La robotisation modifie fondamentalement nos rapports au travail. Nouvel objet insaisissable, aux capacités infinies, le robot prend place au sein des organisations publiques et privées. Perçu parfois comme un allié, parfois comme un ennemi pour le travailleur, le robot impose de modifier le cadre existant en droit du travail. C’est en réformant notre système juridique actuel qu’il sera envisageable de créer un monde du travail protecteur, dans lequel il sera possible de relier l’Homme et le Robot pour répondre aux enjeux de performance des organisations.
Quelles sont les raisons pour lesquelles le droit, soit l’Homme, pourrait attribuer une personnalité juridique à l’Animal ou au Robot ? Notre capacité à personnifier les animaux, mais encore notre faculté à donner une forme anthropomorphique à des robots dotés d’une intelligence artificielle (IA) justifieraient-elles cela ? Si l’animal se distingue du robot par son appartenance au vivant et par sa sensibilité lui conférant le droit d’être protégé, le robot, quant à lui, n’est qu’une chose sans ressenti ni souffrance qui ne devrait pas faire l’objet d’états d’âme. Pourtant, les progrès en matière de systèmes d’IA suscitent des interrogations quant à l’octroi de son éventuelle personnalité juridique. Sa forme anthropomorphique, son intelligence artificielle et, à présent, son registre langagier à la première personne du singulier – adoptant un comportement semblable à celui d’un agent pensant – sont autant d’éléments alimentant les fantasmes en faveur d’une reconnaissance juridique.

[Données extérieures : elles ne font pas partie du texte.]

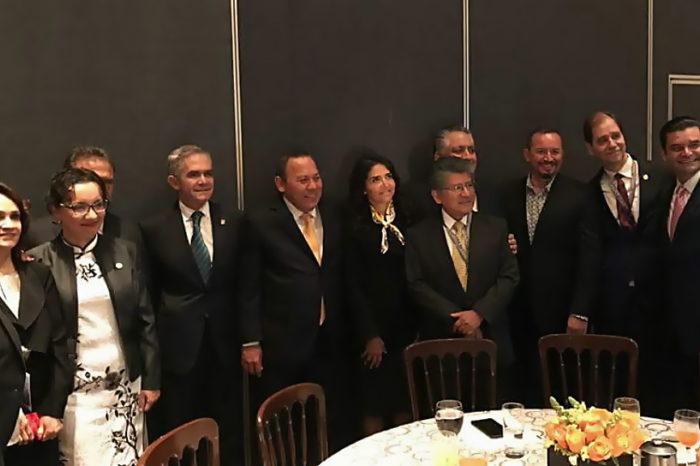 AEG se reúne en CDMX con diputados del PRD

Les Droits de l'Homme et l'Humanisme, s'ils ont été indispensables pour les humains ont été peu efficaces jusqu'à présent en matière de respect des animaux et de protection de la faune et de la flore. Cette conférence fera un rapide tour d'horizon de quelques grandes Déclarations des Droits de l'Homme et des Animaux et présentera la Déclaration des Droits de l'Être Sentient et plus particulièrement son article 10 sur l'Humanimalisme, qui prône un respect des humains et des animaux.
Les robots, créés par l’homme, sont des êtres performants, mais cantonnés dans le domaine purement cognitif. Il leur manque essentiellement le caractère « sentient » qui caractérise les animaux au système nerveux le plus développé, avec ses corrélats émotionnels, empathiques et altruistes. Il faudrait que l’évolution à venir de l’humanité ne s’oriente pas vers une logique productiviste aveugle, proche de celle des robots. Le recours à l’émotion animale, que l’homme porte en lui, permettrait d’éviter cette évolution. L’homme pourrait ainsi espérer équilibrer ses besoins cognitifs et émotionnels, pour accéder à une vie plus harmonieuse, et probablement plus paisible. C’est donc par un recours à son animalité oubliée que l’être humain peut espérer échapper à la robotisation rampante de sa société.